Re: Camoin Bicentennial?
Mari_Hoshizaki said:
I don't know if I'm confused or this is right:
Jane Lyle's set compared to the Bicentennial:
http://www.tarotpassages.com/TarotSet-mf.htm
Our thread discussing Jane Lyle's set with link to above review.
http://www.tarotforum.net/showthread.php?s=&threadid=16259&highlight=camoin+bicentennial
You'll notice that Filpas has nicely compared the two of Pentacles with 1760 date.
Hope this helps
Mari H.
Thanks for those links Mari. I would love to have the Bicentennial, but I haven't found it yet. Why haven't I ordered one? Probably hoping to find one in a shop, like I did with the Vanderborre and the Besançon reproductions.

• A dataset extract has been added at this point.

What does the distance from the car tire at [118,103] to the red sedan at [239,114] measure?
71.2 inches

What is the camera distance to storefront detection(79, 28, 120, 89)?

According to Depaulis' discussion of the Conver in the Bibliothèque nationale ("Tarot: jeu et magie" (1984), cat. 41, pp. 72-73), he notes the cards' dimensions as 120mm x 64mm. I'm taking that to mean the physical edge of the card, not the image border.
The Héron is clearly smaller than the original.
The Lo Scarabeo is 120mm x 66mm, so they've widened it a little. Comparining with those in Mark's review
http://www.tarotpassages.com/TarotSet-mf.htm
I see that the others are exactly the same size, when Thunder Bay Presses huge extra frame is taken away.
So many pros and cons!
Héron - complete, authentic coloured, but smaller than actual size and heavily laminated, and the green is so dark it looks black.
Lo Scarabeo - real size, beautiful colouring, but incomplete (alas!). Also, not exactly a facsimile, since it too is sligtly laminated.
Bicentennial - real size, but wrong colours. On the other hand, it is exactly the kind of deck you would have played around 1860 - no lamination, square cut edges (maybe some makers rounded them, I don't know for sure).
Thunder Bay Press - real size, but those huge margin/frames take you away from the cards, and it must be laminated heavily.